##### TEXTO PARA LEITURA

Dia 17/1/1960, no dia em que os anglo-norte-americanos assassinaram Lumumba, o presidente Eisenhower fez seu Discurso de Despedida. Alertou que:
"Nos conselhos de governo devemos nos precaver contra o acúmulo de influência sem cooperação, (...) do complexo militar-industrial. O potencial para a desastrosa ascensão de poderes mal localizados existe e persistirá. Não devemos deixar que o peso dessa combinação ameace nossas liberdade ou os processos democráticos. Nada devemos tomar por garantido. Só uma cidadania alerta e capaz de ver e avaliar pode compelir a gigantesca máquina industrial e militar de defesa a trabalhar a favor, não contra, nossos métodos e objetivos pacíficos, de modo a que segurança e liberdade prosperem juntas."[34]
O presidente John F. Kennedy, no Discurso de Posse, dia 20 de janeiro[35] conclamou a reverter o deslizamento rumo a guerra nuclear contra a Rússia, e claramente anunciou o retorno à missão fundacional dos norte-americanos:
"O homem tem em suas mãos mortais o poder de abolir todas as formas da miséria humana e todas as formas de vida humana. Mesmo assim, as mesmas crenças revolucionárias pelas quais lutaram nossos antepassados, ainda estão em disputa por todo o planeta (...)."
Despertou, especialmente entre os norte-americanos mais jovens, uma paixão por melhorar o mundo. Líderes do setor colonial conheciam o novo presidente muito mais que a maioria dos norte-americanos, e sentiram-se estimulados pelas possibilidades de progresso repentinamente florescentes.

##########
##### LINHAS DE DADOS

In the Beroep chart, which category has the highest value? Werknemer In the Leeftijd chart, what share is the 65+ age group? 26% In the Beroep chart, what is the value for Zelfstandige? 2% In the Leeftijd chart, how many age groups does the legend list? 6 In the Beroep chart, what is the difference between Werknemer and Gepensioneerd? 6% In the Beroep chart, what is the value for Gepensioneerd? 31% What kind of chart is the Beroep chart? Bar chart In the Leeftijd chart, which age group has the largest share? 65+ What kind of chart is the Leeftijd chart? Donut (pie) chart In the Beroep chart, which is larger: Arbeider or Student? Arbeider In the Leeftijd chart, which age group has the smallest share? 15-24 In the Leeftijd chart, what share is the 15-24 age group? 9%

##########
##### LINHAS DE DADOS

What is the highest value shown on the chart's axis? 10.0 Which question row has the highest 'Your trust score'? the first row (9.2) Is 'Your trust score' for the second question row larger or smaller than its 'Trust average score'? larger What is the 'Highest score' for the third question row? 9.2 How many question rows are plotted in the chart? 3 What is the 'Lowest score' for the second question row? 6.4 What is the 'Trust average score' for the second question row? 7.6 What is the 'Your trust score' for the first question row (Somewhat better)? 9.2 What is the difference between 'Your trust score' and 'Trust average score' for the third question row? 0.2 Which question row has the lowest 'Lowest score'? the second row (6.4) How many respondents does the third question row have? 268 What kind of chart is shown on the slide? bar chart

##########

§ **ITEM DE AÇÃO A**
Responda às perguntas abaixo com base no texto sobre os discursos de Eisenhower e Kennedy.
(i) Contra o acúmulo de influência de quê Eisenhower alertou nos conselhos de governo?
(ii) Segundo o trecho citado do Discurso de Posse de Kennedy, o que o homem tem o poder de abolir?
(iii) Entre quem, especialmente, o novo presidente despertou uma paixão por melhorar o mundo?
§ **ITEM DE AÇÃO B**
Prossiga com o texto sobre os discursos de Eisenhower e Kennedy a partir do ponto em que ele termina.

§ **RESPOSTA DA TAREFA A**
(i) Do complexo militar-industrial.
(ii) Todas as formas da miséria humana e todas as formas de vida humana.
(iii) Entre os norte-americanos mais jovens.

§ **RESPOSTA DA TAREFA B**
Kwame Nkrumah chegou a Washington dia 8/3/1961, o primeiro chefe de Estado estrangeiro a visitar o presidente Kennedy. Começaram a trabalhar juntos para superar os obstáculos contra o grande projeto de Nkrumah: uma barragem no rio Volta em Gana, para gerar eletricidade barata que poderia ajudar a industrializar a África Ocidental.[36]
6. Mudança de Regime
Allen Dulles afinal apresentou ao presidente o plano que ele e o general Lemnitzer haviam urdido para derrubar Fidel Castro. Kennedy foi informado de que exilados cubanos invadiria e combateriam na ilha, não soldados dos EUA. Dulles alertou que, se o plano não fosse aprovado, exilados armados e perigosos poderiam organizar-se na Florida, dirigindo sua ira contra o presidente. Vendo Castro como ditador brutal ali tão perto do litoral dos EUA, e ainda pouco seguro da própria liderança como presidente, Kennedy aprovou o plano, dia 4/4/1961. Especificou que nem navios nem aviões de combate dos EUA fossem de modo algum envolvidos naquela ação. Mas Dulles e Lemnitzer planejavam obrigar Kennedy a enviar tropas norte-americanas, tão logo a invasão por 1.500 homens fracassasse, como inevitavelmente fracassaria.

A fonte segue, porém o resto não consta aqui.